§ **SOURCE TEXT**:
= = = = = = =
Donald Trump did many outrageous things in office and during his first campaign, but this was not one of them. Very few people are ever charged under this law, but prosecutors aggressively went after Trump for it.
Trump used his showman’s instinct to turn the trial into a media circus. He expertly played the victim. He claimed that prosecutors were using the law as a weapon against their political enemies. This charge only bolstered his longstanding argument that elites use the government for their own purposes against the common man. He leaned into his stance as a victim. Many voters took his side.
You know the saying, if you’re going to go after the king, you’d better kill him? Alvin Bragg went after Donald Trump. And Donald Trump came out stronger than ever.
Now, what about Kamala Harris? She was in a difficult position. She was Biden’s vice president. As you may remember from a previous story , the vice president has very little power, but is associated with the president. So she got a lot of the blame for inflation and immigration. But as a candidate, she chose not to repudiate Joe Biden on any issue.
She also ran a very cautious campaign based on her biography and her personal contrast with Trump. Her biggest issue was abortion, but that didn’t motivate voters as much as she thought it would. Ultimately, she only had 105 days as the candidate. Her campaign operation was very good. But the message and the messenger and the timing just weren’t right for voters this year.
This may seem like I’m crediting only Democrats with Trump’s victory. But Trump and his campaign deserve a lot of credit, too. First, you must say this for Donald John Trump: he never gave up.
In his lowest moment, he stayed defiant and started plotting his comeback. He also never stopped being himself, not even after he was shot in the head. Trump has a unique bond with his supporters, going back years. All during the campaign, he was bombastic, profane, vulgar, chaotic, rambling, and untruthful. But this is why people like him. This a feature, not a bug .
But one thing in Trump’s world did change: the professionalism of his campaign. His 2024 campaign was far more disciplined than his previous campaigns. He had more professional managers and his campaign stuck to a strategy.
Yes , he indulged himself by repeatedly claiming the 2020 election was stolen from him. Yes, his campaign rallies were rambling, often incoherent streams of consciousness. Yes, he lost his cool at a debate. But he and his campaign focused like a laser on two things: prices are too high and people are streaming into the country unfairly. He never stopped talking about these two issues. They were very important to voters. And he pinned them both squarely on Biden.
When Kamala Harris replaced Biden on the ballot, Trump didn’t miss a beat. He tied Harris to the policies of the president she served. Harris chose not to distance herself from Biden on a single issue. When asked if she would do anything differently from Joe Biden if she had been president, she said she couldn’t think of a single thing she would do differently than the current unpopular president.
Jeff’s take
Donald Trump is now just the second person in American history to have lost the presidency, and then to have won it again. The only other person to do it was Grover Cleveland in 1892. Trump will be both the forty-fifth and the forty-seventh president.
Typically, presidents who are re-elected win a smaller majority the second time. But that is not true this time. Trump’s 2024 victory was big—a lot bigger than what he won in 2016. The Republicans also took control of both houses of the legislature and conservatives hold a majority on the Supreme Court.
So that means the full power of the national government will be with Trump and his allies starting on January 20, 2025.
= = = = = = =
§ **ENTRIES SHOWN**:
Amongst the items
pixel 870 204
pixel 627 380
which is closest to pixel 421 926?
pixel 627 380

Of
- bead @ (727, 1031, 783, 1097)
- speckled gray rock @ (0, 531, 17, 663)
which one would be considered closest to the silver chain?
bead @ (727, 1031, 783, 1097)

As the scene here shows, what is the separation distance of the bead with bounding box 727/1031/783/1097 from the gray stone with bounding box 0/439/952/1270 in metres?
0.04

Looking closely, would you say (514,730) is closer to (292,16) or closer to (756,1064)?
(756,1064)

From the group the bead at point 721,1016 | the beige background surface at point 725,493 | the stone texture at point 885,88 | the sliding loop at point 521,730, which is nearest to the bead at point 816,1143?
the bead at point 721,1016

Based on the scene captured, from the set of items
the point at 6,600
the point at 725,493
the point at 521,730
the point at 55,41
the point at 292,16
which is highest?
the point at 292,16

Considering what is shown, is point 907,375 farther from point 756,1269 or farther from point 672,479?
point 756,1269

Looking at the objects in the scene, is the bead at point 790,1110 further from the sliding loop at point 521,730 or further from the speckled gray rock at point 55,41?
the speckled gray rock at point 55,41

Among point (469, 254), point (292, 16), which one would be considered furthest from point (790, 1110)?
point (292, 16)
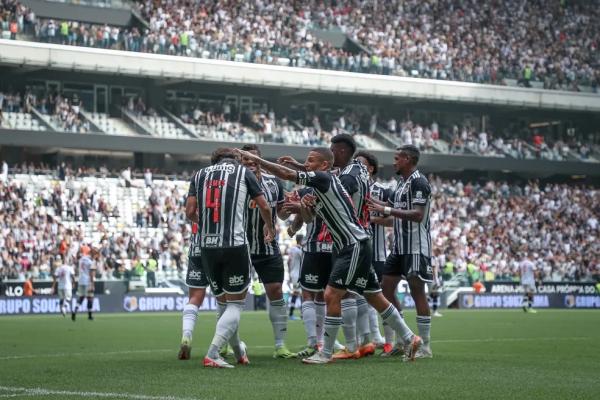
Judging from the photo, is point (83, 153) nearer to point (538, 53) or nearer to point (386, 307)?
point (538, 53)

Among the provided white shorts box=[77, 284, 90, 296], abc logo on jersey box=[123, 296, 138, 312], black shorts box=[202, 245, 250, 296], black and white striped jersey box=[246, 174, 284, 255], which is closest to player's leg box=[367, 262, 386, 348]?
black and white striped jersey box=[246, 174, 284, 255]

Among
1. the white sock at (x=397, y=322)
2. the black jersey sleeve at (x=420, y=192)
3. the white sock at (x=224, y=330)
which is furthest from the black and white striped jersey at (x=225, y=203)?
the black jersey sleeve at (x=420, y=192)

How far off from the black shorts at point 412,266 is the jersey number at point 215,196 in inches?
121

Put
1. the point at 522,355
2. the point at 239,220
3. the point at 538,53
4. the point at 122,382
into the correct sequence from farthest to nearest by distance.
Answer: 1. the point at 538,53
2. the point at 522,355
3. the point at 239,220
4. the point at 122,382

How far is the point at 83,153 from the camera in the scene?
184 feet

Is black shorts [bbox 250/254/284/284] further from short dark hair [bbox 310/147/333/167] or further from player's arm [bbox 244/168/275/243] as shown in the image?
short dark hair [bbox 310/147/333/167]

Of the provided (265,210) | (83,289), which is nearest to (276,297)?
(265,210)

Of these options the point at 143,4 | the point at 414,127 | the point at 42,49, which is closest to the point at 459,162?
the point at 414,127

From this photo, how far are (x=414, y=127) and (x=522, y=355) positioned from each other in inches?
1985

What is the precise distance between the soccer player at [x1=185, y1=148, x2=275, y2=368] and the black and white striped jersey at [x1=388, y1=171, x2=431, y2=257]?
= = = = = = =
In the text on Trump's 2024 victory, which earlier president also lost the presidency and later won it back? Answer from the text on Trump's 2024 victory alone, not from the data.

§ **ANSWER TO THE PROBLEM**: Grover Cleveland, in 1892.